### Problem to work on
Below is a block of records. Copy every line in it that contains the word "Tanzania".

### Source material

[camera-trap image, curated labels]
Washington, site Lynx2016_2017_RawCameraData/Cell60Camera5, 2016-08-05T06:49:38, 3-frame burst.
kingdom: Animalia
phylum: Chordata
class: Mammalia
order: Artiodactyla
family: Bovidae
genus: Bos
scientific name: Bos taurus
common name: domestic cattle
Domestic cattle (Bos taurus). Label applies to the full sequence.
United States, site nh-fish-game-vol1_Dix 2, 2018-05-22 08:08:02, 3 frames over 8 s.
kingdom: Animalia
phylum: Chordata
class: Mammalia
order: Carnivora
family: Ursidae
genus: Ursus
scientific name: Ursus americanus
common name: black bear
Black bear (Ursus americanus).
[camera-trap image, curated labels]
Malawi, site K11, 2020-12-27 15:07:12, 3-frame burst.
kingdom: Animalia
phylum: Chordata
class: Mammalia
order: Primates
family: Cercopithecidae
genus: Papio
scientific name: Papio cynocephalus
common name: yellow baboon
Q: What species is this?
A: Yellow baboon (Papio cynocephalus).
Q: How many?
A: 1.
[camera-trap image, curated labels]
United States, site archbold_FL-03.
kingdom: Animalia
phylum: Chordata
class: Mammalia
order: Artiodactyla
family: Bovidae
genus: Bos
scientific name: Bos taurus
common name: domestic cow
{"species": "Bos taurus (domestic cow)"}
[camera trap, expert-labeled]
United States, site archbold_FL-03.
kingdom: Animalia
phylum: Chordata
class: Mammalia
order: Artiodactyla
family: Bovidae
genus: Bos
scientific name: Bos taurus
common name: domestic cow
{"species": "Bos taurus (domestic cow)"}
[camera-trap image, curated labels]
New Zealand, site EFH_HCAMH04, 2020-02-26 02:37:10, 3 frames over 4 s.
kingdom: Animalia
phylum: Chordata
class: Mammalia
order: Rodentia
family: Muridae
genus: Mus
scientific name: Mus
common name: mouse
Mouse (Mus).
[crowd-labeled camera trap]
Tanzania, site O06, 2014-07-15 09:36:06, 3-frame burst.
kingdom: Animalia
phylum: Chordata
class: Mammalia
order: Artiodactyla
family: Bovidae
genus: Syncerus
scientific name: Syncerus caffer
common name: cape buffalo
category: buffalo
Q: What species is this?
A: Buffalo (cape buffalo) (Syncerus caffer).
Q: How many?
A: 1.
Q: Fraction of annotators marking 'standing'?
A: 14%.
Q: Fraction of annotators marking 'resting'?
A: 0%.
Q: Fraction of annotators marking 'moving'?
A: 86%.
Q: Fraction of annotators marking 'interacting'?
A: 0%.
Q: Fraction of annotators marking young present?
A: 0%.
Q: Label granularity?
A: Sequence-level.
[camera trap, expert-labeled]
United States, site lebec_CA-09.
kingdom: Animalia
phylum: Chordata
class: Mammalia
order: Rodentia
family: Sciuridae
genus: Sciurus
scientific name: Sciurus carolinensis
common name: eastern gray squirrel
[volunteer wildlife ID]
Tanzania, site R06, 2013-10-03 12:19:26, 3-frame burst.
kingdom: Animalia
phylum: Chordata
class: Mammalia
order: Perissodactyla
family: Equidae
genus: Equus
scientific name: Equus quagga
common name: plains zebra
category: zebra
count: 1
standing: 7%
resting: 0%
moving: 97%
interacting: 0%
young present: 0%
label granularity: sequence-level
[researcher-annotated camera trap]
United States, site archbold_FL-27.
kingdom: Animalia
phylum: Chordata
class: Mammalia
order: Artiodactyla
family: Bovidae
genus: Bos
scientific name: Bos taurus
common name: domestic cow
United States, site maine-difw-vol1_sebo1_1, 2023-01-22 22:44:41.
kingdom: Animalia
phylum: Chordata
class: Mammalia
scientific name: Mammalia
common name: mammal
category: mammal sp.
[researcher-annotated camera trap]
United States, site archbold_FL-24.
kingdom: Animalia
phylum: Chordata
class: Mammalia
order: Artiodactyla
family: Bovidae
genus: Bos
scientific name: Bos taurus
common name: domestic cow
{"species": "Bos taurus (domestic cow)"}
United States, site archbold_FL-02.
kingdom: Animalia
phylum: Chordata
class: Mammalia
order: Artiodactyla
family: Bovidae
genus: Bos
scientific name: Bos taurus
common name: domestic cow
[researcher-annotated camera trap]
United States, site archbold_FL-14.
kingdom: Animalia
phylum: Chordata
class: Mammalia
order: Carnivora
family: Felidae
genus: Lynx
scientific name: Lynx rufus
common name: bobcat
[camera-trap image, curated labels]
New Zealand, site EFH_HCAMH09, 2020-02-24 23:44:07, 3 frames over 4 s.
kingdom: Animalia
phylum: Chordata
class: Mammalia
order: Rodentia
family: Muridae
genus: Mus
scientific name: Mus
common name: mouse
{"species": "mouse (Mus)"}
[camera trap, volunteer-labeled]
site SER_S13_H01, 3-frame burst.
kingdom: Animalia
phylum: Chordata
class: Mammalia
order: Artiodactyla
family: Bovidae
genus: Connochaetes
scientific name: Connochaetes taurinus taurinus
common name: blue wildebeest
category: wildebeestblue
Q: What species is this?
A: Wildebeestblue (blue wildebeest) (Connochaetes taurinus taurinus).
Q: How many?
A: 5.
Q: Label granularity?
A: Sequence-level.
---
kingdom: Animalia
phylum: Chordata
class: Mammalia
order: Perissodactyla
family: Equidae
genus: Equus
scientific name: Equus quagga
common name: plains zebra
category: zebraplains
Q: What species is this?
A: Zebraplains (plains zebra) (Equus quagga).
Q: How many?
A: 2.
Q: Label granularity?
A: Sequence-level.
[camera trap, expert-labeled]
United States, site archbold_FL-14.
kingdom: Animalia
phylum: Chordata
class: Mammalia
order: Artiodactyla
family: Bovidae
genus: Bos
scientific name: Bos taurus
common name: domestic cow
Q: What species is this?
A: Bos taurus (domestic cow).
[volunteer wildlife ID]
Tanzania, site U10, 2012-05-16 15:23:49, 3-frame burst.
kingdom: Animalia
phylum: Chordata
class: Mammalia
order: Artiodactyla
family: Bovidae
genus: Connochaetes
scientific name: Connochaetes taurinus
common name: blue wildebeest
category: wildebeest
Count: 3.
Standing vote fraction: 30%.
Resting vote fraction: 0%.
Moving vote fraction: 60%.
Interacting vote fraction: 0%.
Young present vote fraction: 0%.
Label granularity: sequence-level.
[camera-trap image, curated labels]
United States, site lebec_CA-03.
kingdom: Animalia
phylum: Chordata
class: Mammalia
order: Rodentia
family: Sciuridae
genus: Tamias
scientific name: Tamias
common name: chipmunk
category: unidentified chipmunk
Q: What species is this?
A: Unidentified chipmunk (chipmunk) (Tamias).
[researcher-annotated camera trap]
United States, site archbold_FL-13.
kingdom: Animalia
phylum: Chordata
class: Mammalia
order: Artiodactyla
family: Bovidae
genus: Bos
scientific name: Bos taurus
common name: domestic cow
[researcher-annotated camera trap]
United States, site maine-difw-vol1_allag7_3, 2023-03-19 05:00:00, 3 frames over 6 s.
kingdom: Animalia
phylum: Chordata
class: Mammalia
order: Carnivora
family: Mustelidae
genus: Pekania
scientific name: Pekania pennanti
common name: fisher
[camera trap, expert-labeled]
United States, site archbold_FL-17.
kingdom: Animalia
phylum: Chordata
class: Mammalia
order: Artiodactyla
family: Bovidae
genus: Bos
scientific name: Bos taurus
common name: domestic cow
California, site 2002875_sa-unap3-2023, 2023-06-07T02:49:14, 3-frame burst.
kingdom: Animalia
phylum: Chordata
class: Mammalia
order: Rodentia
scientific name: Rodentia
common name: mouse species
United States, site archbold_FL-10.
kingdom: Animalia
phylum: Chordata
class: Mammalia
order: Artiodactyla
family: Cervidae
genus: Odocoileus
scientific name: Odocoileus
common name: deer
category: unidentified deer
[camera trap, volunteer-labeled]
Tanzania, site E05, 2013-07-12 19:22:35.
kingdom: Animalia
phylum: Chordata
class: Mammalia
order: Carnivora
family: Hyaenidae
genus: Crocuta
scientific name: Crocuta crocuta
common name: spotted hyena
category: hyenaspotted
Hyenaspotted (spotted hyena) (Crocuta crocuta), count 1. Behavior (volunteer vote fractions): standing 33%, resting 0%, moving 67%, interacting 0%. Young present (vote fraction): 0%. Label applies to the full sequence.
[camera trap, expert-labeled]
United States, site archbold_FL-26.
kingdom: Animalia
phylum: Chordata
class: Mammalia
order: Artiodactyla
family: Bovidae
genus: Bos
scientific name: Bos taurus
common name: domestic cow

### Reply to the exercise
Tanzania, site O06, 2014-07-15 09:36:06, 3-frame burst.
Tanzania, site R06, 2013-10-03 12:19:26, 3-frame burst.
Tanzania, site U10, 2012-05-16 15:23:49, 3-frame burst.
Tanzania, site E05, 2013-07-12 19:22:35.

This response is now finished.